:: Excerpt

18th Sunday After Pentecost
September 23, 2018
Holy Communion at 8:30 and 11am
Prayer of the Day
O God, our teacher and guide, you draw us to yourself and welcome us as beloved children. Help us to lay aside all envy and selfish ambition, that we may walk in your ways of wisdom and understanding as servants of your Son, Jesus Christ, our Savior and Lord. Amen.
Throughout our Gospel text today, Jesus is challenging his followers to think differently about the way they understand him and God's Kingdom. Jesus foreshadows his death and resurrection again for the disciples, but since crucifixion and resurrection don't fit into their understanding of the Messiah, the disciples not only remain confused but also afraid to ask Jesus any more about it. After this, the disciples argue among themselves about who is greater, and they still seem afraid for Jesus to know their concerns. The disciples appear to prefer cluelessness to clarity, which really isn't so different for those of us who are following Jesus all these years later. However, Jesus couldn't be more clear today as he places a little child among them and likens this act to true welcome. What more will Jesus do in our lives to challenge and overturn what we think we know and understand?

::::
:: Excerpted records

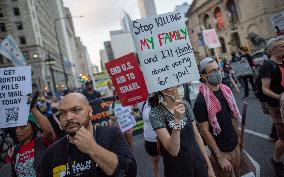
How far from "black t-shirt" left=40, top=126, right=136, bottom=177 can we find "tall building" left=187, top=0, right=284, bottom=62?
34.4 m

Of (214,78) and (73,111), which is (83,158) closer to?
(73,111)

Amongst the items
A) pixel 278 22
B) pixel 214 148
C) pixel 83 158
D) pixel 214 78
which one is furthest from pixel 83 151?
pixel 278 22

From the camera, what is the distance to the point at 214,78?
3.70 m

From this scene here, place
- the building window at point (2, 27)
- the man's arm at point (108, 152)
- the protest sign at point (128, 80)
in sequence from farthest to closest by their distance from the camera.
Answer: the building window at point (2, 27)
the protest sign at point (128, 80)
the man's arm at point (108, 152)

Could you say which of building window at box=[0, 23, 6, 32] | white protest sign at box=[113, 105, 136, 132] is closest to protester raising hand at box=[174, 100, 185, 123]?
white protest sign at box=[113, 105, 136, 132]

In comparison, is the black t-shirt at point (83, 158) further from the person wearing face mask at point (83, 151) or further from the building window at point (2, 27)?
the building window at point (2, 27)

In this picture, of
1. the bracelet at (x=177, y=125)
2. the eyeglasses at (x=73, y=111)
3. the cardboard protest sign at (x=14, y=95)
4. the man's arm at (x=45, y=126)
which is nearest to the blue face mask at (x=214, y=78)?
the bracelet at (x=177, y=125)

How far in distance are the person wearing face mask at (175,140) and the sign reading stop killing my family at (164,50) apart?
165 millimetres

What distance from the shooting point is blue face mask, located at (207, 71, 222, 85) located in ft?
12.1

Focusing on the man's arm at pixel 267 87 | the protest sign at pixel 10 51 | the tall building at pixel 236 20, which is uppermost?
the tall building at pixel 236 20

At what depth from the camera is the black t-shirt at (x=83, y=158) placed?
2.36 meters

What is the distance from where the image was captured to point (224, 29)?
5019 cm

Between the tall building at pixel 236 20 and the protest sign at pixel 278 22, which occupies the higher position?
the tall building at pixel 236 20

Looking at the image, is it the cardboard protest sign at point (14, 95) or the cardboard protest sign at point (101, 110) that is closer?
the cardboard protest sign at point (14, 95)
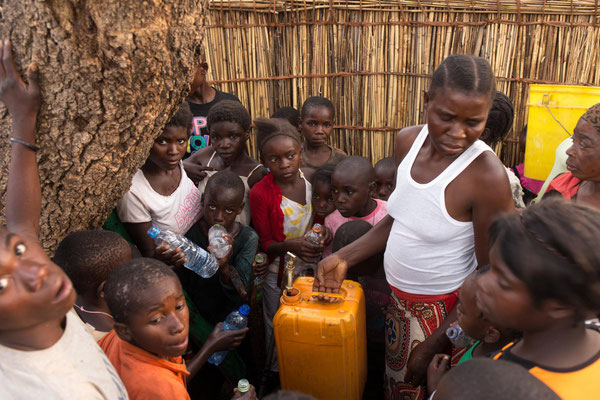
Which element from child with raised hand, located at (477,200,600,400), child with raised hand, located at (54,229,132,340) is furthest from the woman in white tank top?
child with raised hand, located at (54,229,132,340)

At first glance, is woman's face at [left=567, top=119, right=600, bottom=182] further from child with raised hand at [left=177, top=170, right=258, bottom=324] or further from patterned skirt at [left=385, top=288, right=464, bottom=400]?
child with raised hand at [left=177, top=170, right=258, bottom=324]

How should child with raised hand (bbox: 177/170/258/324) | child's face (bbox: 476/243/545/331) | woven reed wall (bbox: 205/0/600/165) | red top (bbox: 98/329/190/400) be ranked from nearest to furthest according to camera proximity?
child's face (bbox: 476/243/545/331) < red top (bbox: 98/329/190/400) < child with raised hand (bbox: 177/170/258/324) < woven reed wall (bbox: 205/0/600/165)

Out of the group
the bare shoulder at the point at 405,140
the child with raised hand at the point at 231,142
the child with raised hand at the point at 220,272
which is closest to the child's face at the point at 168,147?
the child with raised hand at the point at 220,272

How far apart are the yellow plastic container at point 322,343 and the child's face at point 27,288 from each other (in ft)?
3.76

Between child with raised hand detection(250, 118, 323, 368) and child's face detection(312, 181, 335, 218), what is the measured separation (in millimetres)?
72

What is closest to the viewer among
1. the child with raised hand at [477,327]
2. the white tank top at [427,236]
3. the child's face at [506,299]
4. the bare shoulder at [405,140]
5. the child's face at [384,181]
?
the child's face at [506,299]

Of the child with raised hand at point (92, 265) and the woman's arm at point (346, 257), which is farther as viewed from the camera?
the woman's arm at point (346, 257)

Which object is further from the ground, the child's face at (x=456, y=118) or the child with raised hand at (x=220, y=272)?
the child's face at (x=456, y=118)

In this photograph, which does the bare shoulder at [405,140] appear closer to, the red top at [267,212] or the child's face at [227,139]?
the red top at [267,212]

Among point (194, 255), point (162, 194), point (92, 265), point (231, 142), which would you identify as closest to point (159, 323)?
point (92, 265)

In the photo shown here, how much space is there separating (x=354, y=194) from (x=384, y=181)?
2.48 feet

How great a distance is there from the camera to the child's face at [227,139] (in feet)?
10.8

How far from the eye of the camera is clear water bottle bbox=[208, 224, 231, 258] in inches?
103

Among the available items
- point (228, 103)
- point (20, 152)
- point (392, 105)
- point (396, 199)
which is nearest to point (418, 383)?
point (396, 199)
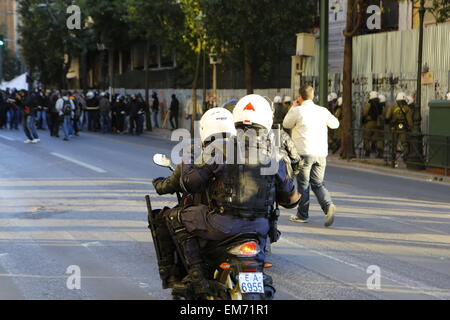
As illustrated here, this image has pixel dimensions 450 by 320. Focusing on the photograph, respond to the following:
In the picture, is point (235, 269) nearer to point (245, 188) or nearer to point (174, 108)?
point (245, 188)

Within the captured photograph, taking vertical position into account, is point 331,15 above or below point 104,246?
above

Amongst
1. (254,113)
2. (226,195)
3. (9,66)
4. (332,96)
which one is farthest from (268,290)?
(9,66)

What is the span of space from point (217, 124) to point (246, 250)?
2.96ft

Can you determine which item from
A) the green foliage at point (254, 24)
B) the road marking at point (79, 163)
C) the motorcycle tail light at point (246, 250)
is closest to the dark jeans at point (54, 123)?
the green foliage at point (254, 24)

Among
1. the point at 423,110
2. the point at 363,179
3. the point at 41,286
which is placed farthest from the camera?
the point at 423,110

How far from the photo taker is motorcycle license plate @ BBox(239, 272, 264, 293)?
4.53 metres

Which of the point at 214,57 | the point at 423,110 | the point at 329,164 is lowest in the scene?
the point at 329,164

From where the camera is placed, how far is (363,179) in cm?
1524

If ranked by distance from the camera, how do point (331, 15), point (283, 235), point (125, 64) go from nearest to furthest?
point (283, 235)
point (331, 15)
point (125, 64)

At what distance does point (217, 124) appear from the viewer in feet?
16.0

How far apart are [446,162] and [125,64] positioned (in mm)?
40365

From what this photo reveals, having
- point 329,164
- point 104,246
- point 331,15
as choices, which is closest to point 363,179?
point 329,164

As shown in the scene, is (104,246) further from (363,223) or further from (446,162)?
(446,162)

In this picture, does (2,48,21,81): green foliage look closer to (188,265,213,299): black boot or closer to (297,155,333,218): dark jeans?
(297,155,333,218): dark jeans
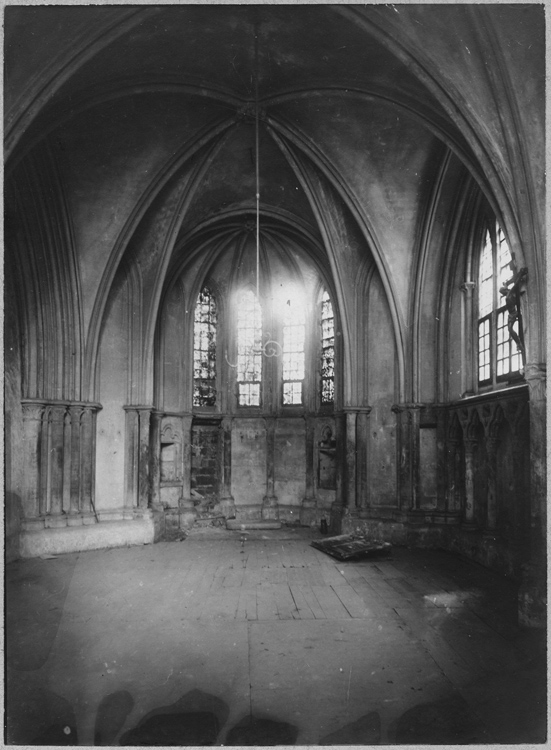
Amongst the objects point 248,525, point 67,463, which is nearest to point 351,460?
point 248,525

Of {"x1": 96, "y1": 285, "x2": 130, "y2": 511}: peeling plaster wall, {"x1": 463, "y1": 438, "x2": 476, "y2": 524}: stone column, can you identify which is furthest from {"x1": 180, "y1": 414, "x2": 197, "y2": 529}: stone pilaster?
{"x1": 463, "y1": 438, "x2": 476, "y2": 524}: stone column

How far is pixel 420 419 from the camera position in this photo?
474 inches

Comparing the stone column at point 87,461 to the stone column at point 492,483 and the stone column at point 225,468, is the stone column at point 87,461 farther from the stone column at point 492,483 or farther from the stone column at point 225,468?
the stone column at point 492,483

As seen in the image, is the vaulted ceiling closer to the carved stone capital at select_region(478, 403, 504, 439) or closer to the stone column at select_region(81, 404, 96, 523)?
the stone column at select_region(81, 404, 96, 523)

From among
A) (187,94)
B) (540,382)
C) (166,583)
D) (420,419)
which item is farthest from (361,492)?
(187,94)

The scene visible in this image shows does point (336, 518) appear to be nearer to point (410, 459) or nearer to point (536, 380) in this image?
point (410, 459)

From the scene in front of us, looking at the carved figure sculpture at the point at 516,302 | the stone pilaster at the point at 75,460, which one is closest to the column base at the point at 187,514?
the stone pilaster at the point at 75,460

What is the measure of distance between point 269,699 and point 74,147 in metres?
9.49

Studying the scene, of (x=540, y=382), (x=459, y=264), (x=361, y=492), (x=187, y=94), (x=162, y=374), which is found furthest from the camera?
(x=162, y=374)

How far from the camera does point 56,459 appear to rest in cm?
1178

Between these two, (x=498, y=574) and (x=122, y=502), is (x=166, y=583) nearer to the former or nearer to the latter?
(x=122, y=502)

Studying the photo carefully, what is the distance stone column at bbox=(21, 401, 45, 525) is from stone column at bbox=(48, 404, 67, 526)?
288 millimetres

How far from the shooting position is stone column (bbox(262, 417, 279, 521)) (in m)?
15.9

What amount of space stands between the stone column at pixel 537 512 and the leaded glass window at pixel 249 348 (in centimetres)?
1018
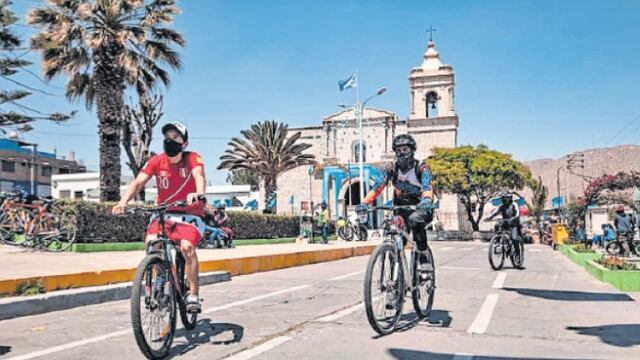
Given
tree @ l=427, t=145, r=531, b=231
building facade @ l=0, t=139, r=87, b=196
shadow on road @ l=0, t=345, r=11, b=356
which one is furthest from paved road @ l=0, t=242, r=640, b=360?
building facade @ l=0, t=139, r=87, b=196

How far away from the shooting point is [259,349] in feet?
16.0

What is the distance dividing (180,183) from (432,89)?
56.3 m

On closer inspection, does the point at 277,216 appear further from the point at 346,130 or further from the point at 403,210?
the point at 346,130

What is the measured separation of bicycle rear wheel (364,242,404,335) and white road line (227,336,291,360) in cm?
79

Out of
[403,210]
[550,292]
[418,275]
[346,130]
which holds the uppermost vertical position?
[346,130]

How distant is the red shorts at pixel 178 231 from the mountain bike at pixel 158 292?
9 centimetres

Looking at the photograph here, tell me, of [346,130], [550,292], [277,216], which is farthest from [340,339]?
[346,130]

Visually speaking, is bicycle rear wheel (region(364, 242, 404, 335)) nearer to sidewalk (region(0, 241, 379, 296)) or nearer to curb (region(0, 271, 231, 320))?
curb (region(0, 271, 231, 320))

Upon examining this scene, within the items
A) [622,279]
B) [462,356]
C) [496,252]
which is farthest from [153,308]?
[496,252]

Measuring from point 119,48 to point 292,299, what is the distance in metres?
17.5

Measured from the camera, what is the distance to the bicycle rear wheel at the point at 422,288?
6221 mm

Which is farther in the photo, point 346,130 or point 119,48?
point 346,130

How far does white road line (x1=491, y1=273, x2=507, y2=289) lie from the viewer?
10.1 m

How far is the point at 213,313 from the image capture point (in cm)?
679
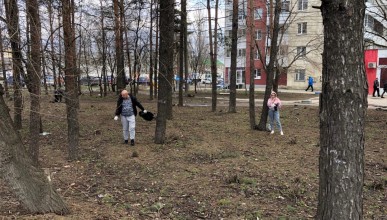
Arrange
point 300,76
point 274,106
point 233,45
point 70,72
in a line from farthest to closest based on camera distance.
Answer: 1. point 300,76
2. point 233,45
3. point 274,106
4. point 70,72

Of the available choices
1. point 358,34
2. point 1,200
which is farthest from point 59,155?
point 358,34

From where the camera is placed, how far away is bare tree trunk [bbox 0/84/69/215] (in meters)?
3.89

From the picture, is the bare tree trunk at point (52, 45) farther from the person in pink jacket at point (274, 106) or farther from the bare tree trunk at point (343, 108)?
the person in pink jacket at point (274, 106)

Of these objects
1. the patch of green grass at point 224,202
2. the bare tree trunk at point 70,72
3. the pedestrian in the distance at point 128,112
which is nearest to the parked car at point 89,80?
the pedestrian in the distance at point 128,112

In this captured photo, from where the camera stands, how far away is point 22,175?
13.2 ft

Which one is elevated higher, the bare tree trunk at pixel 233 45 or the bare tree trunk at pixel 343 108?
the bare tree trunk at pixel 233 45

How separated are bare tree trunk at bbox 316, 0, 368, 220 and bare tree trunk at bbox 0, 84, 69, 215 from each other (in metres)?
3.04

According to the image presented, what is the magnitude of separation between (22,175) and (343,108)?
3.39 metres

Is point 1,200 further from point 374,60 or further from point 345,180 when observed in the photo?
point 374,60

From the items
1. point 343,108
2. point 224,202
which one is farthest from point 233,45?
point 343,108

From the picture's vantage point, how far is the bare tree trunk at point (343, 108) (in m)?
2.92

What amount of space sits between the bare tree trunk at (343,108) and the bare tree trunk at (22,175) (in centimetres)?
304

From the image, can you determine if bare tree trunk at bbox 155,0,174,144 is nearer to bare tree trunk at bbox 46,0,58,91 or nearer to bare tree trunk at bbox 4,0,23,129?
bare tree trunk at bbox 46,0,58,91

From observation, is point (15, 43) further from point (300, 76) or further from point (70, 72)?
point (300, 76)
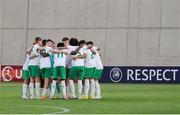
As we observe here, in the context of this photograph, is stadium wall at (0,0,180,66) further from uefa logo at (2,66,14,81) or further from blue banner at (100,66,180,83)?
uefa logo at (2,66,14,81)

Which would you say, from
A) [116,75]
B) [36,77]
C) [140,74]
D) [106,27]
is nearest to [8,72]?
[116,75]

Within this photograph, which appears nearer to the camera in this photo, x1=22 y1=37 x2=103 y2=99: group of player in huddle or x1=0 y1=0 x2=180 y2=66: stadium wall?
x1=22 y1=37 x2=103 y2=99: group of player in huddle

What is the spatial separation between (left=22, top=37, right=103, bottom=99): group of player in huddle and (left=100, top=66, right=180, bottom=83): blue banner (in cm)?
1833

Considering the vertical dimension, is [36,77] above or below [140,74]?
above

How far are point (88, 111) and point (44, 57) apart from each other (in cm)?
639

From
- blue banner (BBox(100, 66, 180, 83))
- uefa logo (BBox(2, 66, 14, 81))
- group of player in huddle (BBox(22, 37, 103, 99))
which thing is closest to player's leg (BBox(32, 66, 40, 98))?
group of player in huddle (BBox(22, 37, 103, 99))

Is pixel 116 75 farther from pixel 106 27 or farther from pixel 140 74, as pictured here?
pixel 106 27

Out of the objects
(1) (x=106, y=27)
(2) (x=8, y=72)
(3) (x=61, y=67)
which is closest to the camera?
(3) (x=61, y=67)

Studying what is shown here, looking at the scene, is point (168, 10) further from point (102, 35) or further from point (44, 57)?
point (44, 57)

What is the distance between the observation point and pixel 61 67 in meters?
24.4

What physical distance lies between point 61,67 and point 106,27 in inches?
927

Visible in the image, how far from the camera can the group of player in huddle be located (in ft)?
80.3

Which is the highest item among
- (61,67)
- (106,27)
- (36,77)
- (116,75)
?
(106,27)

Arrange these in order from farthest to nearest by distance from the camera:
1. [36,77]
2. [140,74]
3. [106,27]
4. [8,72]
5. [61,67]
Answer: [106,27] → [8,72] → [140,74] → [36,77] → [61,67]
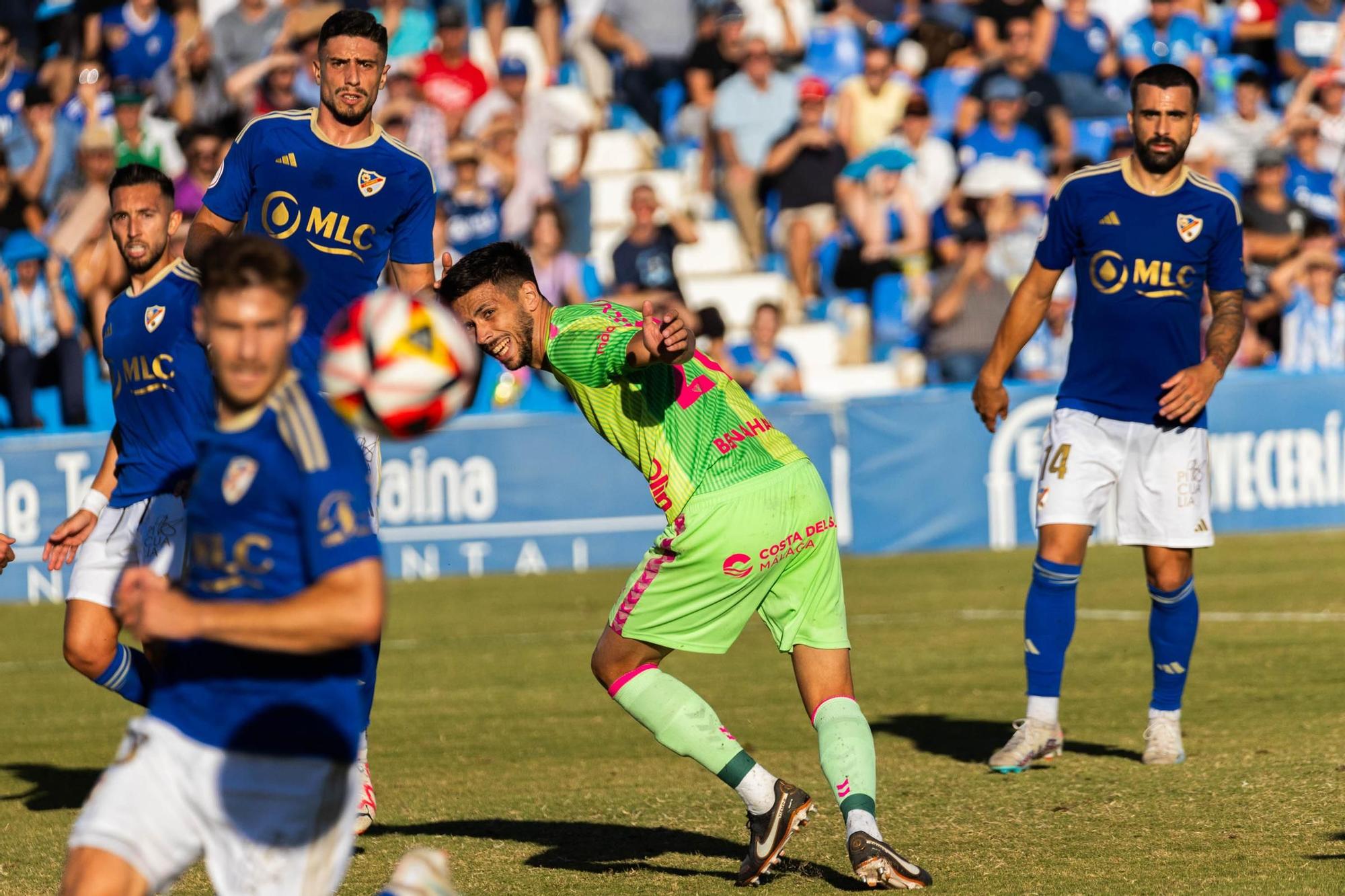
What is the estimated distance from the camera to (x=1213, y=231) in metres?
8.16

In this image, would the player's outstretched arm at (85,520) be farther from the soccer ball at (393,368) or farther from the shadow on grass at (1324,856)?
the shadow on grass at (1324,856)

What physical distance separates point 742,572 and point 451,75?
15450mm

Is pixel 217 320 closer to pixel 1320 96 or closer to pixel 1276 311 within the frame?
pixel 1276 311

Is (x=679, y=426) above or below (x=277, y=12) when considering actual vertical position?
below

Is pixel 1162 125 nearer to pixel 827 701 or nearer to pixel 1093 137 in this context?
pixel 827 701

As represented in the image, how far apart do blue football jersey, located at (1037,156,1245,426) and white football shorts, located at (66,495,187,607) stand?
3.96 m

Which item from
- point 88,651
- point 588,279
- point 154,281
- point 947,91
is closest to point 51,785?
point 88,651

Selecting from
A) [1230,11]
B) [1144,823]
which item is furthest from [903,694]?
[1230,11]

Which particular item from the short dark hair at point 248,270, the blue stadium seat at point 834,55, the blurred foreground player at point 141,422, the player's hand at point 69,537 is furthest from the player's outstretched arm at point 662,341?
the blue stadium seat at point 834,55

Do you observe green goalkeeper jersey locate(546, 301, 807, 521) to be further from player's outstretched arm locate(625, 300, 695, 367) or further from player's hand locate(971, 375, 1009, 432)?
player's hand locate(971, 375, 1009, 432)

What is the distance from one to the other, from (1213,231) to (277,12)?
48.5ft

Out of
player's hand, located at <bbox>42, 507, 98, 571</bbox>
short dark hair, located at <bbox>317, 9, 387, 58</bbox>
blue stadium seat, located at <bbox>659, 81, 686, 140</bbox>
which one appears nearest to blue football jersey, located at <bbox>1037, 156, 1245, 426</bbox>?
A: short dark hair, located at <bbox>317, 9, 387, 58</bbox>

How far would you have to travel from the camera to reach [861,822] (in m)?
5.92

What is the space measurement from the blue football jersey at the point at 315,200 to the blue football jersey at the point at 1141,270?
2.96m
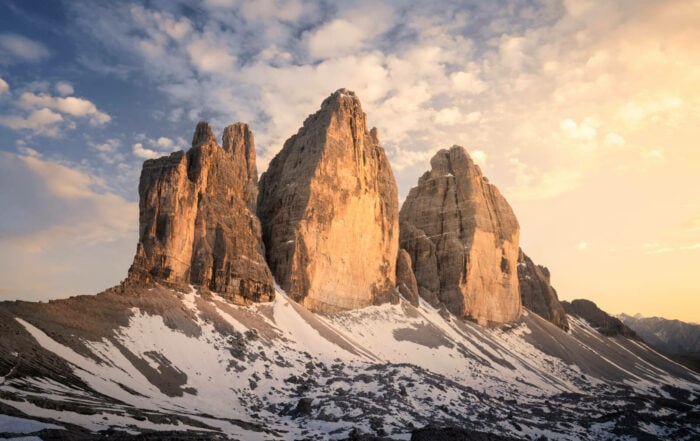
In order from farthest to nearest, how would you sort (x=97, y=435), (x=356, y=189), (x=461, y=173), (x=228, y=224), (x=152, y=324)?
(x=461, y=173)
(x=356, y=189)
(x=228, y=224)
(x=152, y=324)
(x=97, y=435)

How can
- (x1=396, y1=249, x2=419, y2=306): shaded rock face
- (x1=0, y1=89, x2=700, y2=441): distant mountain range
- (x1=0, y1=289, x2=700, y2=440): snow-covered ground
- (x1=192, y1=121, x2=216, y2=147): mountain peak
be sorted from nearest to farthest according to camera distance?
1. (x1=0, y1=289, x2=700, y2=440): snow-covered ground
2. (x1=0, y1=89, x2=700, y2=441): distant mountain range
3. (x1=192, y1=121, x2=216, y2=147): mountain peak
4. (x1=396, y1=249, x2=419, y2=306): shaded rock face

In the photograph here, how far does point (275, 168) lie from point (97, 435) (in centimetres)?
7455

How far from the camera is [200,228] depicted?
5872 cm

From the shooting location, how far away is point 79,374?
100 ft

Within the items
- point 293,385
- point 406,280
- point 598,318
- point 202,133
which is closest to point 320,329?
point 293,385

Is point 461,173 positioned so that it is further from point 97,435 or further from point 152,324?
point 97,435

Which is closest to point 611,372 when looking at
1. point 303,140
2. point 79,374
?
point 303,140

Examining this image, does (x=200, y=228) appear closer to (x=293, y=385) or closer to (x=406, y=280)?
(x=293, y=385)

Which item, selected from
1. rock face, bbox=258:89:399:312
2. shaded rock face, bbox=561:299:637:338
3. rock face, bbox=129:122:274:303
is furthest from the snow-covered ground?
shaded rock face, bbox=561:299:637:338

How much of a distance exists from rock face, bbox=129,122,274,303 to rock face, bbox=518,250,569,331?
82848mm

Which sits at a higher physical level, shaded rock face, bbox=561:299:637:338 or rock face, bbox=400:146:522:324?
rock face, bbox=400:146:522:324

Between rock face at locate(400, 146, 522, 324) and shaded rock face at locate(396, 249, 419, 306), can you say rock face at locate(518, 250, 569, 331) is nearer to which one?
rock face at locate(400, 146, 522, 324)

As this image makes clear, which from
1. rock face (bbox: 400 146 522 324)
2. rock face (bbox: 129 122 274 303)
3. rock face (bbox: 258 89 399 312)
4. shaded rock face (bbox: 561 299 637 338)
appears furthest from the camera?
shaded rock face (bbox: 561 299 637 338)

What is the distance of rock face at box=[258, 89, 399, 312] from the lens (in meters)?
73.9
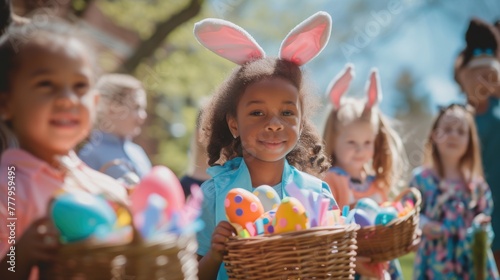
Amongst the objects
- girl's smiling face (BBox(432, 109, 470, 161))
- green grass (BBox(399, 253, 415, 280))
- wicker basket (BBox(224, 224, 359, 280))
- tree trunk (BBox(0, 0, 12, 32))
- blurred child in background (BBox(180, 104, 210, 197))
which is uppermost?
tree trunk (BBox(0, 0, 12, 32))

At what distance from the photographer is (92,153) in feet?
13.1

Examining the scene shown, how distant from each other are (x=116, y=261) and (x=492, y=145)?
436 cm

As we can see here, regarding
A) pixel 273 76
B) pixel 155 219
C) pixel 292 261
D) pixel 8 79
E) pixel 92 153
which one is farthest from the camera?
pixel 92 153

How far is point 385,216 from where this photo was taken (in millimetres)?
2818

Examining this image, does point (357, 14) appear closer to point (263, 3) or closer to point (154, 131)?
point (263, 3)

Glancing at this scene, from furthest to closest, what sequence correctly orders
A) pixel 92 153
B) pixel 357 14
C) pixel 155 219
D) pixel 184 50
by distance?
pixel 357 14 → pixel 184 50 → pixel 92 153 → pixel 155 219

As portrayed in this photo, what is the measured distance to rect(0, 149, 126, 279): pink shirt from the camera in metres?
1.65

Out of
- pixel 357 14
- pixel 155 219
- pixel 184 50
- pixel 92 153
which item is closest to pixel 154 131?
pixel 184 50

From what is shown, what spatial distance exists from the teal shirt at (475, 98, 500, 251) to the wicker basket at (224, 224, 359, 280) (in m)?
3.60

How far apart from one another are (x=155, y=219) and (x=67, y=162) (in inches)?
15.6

::::

* Questions *
(1) Extract everything in the Sunday notice from "Throughout our Gospel" down to "know and understand?".
(2) List every date and clock time given in the Sunday notice.
Answer from the Sunday notice alone.

* Solutions to the problems *
(1)
Throughout our Gospel text today, Jesus is challenging his followers to think differently about the way they understand him and God's Kingdom. Jesus foreshadows his death and resurrection again for the disciples, but since crucifixion and resurrection don't fit into their understanding of the Messiah, the disciples not only remain confused but also afraid to ask Jesus any more about it. After this, the disciples argue among themselves about who is greater, and they still seem afraid for Jesus to know their concerns. The disciples appear to prefer cluelessness to clarity, which really isn't so different for those of us who are following Jesus all these years later. However, Jesus couldn't be more clear today as he places a little child among them and likens this act to true welcome. What more will Jesus do in our lives to challenge and overturn what we think we know and understand?

(2)
September 23, 2018
8:30
11am